PositiveGuy about 9 years

Nonsense. Models should be stupid containers. There is no DTO, it's a MS made up term. You transfer models between domains, services, and apps. Period. DTO is a waste of term that's not needed and only confuses things more. Models, Models and more Models that's it. Models may or may not have behavior. View Models should not. That behavior should be in a BL, not in the Model class.
SQLMason over 8 years

I agree that DTO's are functionally Models. ViewModels have behavior and is what you bind to in MVVM. HOWEVER, I wrote an app where my Models were more intelligent (basically VMs but I didn't want to call them than) and they "accepted" a DTO object. This allowed me to have more options with the framework. So from CRUD (or even EF), I would transmit the object over WCF services and receive the DTO object and encapsulate it (adding OnProp Change, etc). My ViewModels performed further encapsulation and may have accepted two (or a list) of "Models". The rigid definition would be VMs.
caa over 8 years

"You transfer models between domains, services, and apps" Why do think the term model is more appropriate and fitting than the term DTO for this behaviour you describe?
KCD over 7 years

@MSSucks in MVC Models often hold business logic so the term "DTO" is less likely to be interpreted differently
Michael Meadows about 7 years

@PositiveGuy A model serves a different purpose from a DTO. DTO should be for transferring data from one domain to another (whether or not they're in the same runtime is irrelevant).

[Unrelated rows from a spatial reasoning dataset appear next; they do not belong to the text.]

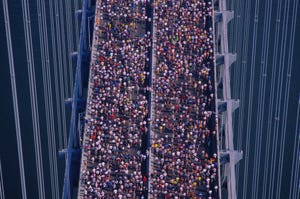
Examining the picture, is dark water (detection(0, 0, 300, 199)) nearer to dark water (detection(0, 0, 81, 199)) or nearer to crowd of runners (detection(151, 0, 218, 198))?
dark water (detection(0, 0, 81, 199))

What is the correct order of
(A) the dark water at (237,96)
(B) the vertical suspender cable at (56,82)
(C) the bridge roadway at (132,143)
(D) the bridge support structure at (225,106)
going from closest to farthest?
(C) the bridge roadway at (132,143)
(D) the bridge support structure at (225,106)
(A) the dark water at (237,96)
(B) the vertical suspender cable at (56,82)

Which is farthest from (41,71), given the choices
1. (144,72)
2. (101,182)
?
(101,182)

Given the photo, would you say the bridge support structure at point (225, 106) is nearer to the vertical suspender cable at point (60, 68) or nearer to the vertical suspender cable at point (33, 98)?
the vertical suspender cable at point (60, 68)

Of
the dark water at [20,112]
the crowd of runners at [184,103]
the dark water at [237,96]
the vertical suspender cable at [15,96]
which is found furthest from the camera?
the dark water at [237,96]

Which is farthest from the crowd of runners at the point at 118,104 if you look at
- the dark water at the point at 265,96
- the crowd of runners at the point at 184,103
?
the dark water at the point at 265,96

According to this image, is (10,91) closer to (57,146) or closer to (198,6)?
(57,146)

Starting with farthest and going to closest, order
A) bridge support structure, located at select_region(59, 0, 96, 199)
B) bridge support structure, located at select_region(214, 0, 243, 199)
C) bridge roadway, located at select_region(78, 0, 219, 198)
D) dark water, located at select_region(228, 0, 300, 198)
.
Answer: dark water, located at select_region(228, 0, 300, 198) < bridge support structure, located at select_region(59, 0, 96, 199) < bridge support structure, located at select_region(214, 0, 243, 199) < bridge roadway, located at select_region(78, 0, 219, 198)

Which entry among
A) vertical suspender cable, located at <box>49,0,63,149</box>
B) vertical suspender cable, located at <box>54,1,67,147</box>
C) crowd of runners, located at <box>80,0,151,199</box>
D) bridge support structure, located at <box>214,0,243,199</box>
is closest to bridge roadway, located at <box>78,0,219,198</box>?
crowd of runners, located at <box>80,0,151,199</box>
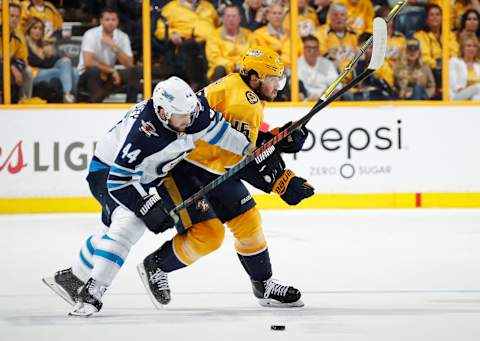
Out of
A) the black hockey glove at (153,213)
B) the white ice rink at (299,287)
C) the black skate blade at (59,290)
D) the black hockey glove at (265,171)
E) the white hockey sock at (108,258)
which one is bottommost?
the white ice rink at (299,287)

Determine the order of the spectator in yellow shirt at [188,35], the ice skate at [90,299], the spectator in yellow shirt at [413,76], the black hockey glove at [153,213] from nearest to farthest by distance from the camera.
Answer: the black hockey glove at [153,213], the ice skate at [90,299], the spectator in yellow shirt at [188,35], the spectator in yellow shirt at [413,76]

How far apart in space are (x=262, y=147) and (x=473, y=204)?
4411mm

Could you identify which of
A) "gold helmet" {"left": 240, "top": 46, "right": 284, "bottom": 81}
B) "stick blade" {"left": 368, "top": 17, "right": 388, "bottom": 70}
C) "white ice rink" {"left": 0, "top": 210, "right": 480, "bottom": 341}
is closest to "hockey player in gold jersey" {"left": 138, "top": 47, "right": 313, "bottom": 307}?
"gold helmet" {"left": 240, "top": 46, "right": 284, "bottom": 81}

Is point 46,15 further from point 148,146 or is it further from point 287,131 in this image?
point 148,146

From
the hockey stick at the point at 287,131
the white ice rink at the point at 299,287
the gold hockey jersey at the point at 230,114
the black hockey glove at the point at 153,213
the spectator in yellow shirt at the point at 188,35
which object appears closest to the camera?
Answer: the white ice rink at the point at 299,287

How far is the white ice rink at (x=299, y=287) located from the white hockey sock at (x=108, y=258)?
155 millimetres

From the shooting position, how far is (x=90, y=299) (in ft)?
12.6

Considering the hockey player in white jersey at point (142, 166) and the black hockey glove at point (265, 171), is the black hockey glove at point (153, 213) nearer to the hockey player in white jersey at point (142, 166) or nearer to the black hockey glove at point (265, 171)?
the hockey player in white jersey at point (142, 166)

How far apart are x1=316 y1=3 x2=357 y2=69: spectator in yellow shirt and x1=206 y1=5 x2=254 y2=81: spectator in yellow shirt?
0.61 metres

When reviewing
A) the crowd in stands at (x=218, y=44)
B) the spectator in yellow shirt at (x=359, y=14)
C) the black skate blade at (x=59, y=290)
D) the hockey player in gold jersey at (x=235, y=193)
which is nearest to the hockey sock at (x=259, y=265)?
the hockey player in gold jersey at (x=235, y=193)

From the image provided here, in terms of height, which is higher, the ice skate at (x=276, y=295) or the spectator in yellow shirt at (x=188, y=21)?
the spectator in yellow shirt at (x=188, y=21)

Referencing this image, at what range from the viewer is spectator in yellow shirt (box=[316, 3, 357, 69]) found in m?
8.63

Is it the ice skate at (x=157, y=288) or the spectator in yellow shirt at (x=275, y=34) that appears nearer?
the ice skate at (x=157, y=288)

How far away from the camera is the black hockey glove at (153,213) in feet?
12.3
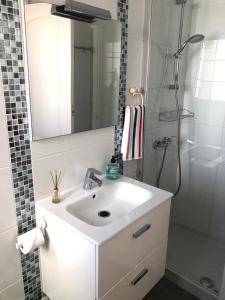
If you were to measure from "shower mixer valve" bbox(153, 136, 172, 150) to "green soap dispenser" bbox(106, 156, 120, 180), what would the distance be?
22.6 inches

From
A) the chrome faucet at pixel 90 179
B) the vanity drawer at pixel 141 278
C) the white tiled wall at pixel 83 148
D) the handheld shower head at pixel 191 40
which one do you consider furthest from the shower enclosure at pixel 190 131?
the chrome faucet at pixel 90 179

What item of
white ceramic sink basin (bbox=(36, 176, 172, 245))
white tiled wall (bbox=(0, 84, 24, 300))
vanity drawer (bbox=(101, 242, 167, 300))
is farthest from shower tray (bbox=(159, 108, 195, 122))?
white tiled wall (bbox=(0, 84, 24, 300))

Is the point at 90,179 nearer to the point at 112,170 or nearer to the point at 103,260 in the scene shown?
the point at 112,170

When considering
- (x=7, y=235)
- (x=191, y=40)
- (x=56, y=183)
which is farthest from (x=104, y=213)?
(x=191, y=40)

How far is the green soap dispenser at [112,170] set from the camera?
5.37 feet

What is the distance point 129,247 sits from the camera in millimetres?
1240

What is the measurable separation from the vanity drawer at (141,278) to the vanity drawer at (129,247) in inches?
1.8

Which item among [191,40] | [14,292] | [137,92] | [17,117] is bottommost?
[14,292]

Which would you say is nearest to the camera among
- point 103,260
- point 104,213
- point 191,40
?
point 103,260

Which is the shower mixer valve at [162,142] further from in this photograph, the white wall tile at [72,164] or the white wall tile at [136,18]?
the white wall tile at [136,18]

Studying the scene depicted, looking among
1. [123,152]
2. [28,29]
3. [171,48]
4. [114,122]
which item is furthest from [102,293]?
[171,48]

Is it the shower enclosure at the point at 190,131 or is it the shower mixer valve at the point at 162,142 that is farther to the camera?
the shower mixer valve at the point at 162,142

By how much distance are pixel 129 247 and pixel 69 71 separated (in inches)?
37.5

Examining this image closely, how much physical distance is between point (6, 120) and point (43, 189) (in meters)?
0.42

A model "represents" an aspect of a domain, like a screen, service, or data source. Models include state and behavior, that are representative of what they're modeling.
Mariusz Jamro over 5 years

Please note that anemic domain models are not necessarily bad, especially if your app is mostly CRUD. Favor simplicity over Martin Fowler.
Herman Van Der Blom over 2 years

Its not Evil. It all comes down on good design. With bad design you indeed will overengineer. You will see that if everything in a web site is a Serviceable. Put everything in a DomainModel and aggregate where possible. Its wrong to create objects for everything.